A reinforcement learning model with choice traces for a progressive ratio schedule

Keiko Ihara; Yu Shikano; Sae Kato; Sho Yagishita; Kenji F Tanaka; Norio Takata

doi:10.3389/fnbeh.2023.1302842

A reinforcement learning model with choice traces for a progressive ratio schedule

Front Behav Neurosci. 2024 Jan 10:17:1302842. doi: 10.3389/fnbeh.2023.1302842. eCollection 2023.

Authors

Keiko Ihara¹, Yu Shikano^{1

2}, Sae Kato¹, Sho Yagishita³, Kenji F Tanaka¹, Norio Takata¹

Affiliations

¹ Division of Brain Sciences, Institute for Advanced Medical Research, Keio University School of Medicine, Tokyo, Japan.
² Department of Biology, Stanford University, Stanford, CA, United States.
³ Center for Disease Biology and Integrative Medicine, Faculty of Medicine, The University of Tokyo, Tokyo, Japan.

Abstract

The progressive ratio (PR) lever-press task serves as a benchmark for assessing goal-oriented motivation. However, a well-recognized limitation of the PR task is that only a single data point, known as the breakpoint, is obtained from an entire session as a barometer of motivation. Because the breakpoint is defined as the final ratio of responses achieved in a PR session, variations in choice behavior during the PR task cannot be captured. We addressed this limitation by constructing four reinforcement learning models: a simple Q-learning model, an asymmetric model with two learning rates, a perseverance model with choice traces, and a perseverance model without learning. These models incorporated three behavioral choices: reinforced and non-reinforced lever presses and void magazine nosepokes, because we noticed that male mice performed frequent magazine nosepokes during PR tasks. The best model was the perseverance model, which predicted a gradual reduction in amplitudes of reward prediction errors (RPEs) upon void magazine nosepokes. We confirmed the prediction experimentally with fiber photometry of extracellular dopamine (DA) dynamics in the ventral striatum of male mice using a fluorescent protein (genetically encoded GPCR activation-based DA sensor: GRAB_DA2m). We verified application of the model by acute intraperitoneal injection of low-dose methamphetamine (METH) before a PR task, which increased the frequency of magazine nosepokes during the PR session without changing the breakpoint. The perseverance model captured behavioral modulation as a result of increased initial action values, which are customarily set to zero and disregarded in reinforcement learning analysis. Our findings suggest that the perseverance model reveals the effects of psychoactive drugs on choice behaviors during PR tasks.

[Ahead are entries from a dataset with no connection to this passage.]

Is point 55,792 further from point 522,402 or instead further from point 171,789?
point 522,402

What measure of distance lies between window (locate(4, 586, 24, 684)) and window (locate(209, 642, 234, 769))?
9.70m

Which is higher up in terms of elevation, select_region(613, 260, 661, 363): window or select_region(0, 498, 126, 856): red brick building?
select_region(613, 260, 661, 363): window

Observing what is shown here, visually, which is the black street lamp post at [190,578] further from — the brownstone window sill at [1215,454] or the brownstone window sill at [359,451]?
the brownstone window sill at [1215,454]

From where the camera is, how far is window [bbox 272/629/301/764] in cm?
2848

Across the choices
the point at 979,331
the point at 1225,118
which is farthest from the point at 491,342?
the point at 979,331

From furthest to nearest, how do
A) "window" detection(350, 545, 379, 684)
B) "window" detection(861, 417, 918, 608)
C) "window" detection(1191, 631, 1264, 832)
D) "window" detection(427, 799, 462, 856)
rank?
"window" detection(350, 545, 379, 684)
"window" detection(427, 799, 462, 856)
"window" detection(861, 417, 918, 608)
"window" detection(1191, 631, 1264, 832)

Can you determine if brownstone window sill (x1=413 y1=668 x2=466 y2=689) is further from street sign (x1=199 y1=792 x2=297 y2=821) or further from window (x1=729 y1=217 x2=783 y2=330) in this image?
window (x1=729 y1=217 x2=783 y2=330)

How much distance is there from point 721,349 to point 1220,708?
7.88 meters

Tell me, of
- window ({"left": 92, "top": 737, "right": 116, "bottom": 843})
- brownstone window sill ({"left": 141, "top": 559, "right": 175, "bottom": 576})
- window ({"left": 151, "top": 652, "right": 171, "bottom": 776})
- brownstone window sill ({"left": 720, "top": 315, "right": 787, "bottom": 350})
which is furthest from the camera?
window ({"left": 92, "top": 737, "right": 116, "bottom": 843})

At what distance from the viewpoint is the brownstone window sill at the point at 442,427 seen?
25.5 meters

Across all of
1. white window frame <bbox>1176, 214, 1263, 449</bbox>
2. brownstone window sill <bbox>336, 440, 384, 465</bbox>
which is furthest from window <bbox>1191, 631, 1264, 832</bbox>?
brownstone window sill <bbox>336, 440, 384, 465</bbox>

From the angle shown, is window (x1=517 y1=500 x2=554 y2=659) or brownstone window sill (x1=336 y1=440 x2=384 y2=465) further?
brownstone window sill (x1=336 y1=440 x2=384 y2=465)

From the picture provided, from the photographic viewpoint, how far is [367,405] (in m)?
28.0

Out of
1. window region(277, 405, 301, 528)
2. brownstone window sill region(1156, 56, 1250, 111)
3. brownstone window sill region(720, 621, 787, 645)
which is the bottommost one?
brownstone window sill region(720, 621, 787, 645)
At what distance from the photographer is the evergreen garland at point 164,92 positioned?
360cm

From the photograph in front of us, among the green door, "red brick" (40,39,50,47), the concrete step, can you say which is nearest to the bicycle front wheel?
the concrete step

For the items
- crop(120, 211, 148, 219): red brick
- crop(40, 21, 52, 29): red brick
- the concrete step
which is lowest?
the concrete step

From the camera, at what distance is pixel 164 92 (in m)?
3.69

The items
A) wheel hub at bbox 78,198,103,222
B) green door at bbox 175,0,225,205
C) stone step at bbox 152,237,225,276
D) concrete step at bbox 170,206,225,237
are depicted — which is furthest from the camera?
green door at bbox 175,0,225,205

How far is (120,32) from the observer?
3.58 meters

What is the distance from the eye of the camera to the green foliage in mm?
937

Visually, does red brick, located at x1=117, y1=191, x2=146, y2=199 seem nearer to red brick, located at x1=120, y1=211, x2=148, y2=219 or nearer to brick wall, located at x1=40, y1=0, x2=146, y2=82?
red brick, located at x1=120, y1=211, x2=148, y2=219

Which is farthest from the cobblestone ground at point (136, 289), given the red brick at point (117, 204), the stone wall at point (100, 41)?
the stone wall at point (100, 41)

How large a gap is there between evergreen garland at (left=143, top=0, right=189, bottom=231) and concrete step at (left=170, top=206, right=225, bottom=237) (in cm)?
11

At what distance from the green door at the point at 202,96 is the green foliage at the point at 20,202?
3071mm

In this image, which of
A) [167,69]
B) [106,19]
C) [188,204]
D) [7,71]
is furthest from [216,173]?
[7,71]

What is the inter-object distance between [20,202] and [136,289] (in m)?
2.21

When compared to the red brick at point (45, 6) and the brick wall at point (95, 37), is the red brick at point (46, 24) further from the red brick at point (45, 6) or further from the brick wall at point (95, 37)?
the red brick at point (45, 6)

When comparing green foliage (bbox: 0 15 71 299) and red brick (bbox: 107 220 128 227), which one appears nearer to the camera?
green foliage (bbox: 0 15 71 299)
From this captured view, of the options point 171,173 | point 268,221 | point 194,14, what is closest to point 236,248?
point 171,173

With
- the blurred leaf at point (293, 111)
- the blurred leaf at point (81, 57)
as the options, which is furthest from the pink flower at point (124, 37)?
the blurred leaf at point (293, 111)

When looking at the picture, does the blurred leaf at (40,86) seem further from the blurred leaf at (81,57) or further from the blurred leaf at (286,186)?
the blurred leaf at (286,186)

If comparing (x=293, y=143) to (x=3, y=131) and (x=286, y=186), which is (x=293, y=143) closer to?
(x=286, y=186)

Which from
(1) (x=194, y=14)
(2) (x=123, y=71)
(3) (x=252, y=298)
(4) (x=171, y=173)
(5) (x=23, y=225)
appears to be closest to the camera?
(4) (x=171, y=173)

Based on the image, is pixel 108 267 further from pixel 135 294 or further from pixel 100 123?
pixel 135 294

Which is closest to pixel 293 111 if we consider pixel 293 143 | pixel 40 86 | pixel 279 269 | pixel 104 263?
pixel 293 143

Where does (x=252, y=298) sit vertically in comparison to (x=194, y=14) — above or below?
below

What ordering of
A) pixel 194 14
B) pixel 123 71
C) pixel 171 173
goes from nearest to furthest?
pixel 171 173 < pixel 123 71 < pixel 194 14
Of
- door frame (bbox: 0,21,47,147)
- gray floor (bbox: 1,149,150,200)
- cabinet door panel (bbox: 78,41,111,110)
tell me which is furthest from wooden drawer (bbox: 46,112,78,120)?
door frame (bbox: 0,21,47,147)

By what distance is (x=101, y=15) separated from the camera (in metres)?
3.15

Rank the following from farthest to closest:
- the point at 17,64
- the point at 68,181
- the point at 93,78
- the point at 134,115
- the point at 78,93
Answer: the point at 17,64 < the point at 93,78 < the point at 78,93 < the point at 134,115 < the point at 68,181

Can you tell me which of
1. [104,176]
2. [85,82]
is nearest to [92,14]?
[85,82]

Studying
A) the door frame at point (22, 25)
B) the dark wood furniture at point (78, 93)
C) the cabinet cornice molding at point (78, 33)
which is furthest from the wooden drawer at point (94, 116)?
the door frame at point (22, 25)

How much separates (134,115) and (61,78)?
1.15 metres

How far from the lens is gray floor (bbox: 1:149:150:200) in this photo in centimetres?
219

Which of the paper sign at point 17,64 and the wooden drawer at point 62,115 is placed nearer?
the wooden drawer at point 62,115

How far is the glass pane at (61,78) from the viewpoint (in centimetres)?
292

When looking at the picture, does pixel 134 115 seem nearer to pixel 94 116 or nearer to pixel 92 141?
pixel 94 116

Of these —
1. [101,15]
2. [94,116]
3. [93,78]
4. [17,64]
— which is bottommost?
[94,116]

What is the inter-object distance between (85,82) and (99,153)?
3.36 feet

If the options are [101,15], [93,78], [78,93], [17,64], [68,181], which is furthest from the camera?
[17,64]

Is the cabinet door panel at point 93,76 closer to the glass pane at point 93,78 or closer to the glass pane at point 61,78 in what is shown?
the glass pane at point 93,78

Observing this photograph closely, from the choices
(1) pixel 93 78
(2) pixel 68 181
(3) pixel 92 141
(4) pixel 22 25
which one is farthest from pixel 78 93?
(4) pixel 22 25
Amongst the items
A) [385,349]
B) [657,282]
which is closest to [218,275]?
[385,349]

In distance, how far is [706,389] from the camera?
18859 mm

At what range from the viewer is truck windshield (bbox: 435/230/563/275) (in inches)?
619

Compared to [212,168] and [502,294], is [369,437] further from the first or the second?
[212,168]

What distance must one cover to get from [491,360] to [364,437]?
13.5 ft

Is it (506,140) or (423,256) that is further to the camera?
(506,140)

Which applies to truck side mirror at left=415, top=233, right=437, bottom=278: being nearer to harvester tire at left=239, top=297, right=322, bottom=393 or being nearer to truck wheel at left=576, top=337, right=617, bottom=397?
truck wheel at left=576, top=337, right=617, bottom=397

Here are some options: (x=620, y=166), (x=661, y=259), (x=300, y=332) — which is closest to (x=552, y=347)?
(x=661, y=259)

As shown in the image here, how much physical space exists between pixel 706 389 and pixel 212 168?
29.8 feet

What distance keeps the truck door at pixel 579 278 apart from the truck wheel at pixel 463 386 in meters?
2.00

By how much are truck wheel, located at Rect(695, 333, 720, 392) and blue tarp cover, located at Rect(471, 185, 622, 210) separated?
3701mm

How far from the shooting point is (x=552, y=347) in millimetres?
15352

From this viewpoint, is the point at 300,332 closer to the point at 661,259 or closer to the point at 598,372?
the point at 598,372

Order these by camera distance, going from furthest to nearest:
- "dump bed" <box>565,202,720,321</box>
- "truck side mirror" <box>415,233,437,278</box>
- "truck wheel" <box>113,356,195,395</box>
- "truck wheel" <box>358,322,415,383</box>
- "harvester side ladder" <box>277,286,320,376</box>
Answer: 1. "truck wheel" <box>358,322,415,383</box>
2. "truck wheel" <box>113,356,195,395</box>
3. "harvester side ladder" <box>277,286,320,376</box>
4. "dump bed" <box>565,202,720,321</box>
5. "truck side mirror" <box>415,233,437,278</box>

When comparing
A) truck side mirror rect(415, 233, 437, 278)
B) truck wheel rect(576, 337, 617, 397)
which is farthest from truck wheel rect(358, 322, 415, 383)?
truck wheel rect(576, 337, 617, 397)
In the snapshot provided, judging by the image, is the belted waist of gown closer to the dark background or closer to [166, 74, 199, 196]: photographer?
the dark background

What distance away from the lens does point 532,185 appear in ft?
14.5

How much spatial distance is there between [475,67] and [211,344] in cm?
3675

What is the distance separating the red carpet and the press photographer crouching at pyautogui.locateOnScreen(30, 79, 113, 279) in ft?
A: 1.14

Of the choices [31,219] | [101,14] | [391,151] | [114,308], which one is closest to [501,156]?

Keywords: choice stickiness; dopamine; fiber photometry; methamphetamine; mouse; operant conditioning; reward prediction error; ventral striatum.

Grants and funding

The author(s) declare financial support was received for the research, authorship, and/or publication of this article. This study was supported by MEXT/JSPS KAKENHI (Grant numbers 21K18198, 21H00212, and 22H03033 to NT) and AMED (Grant number JP22dm0207069 to KT and SY).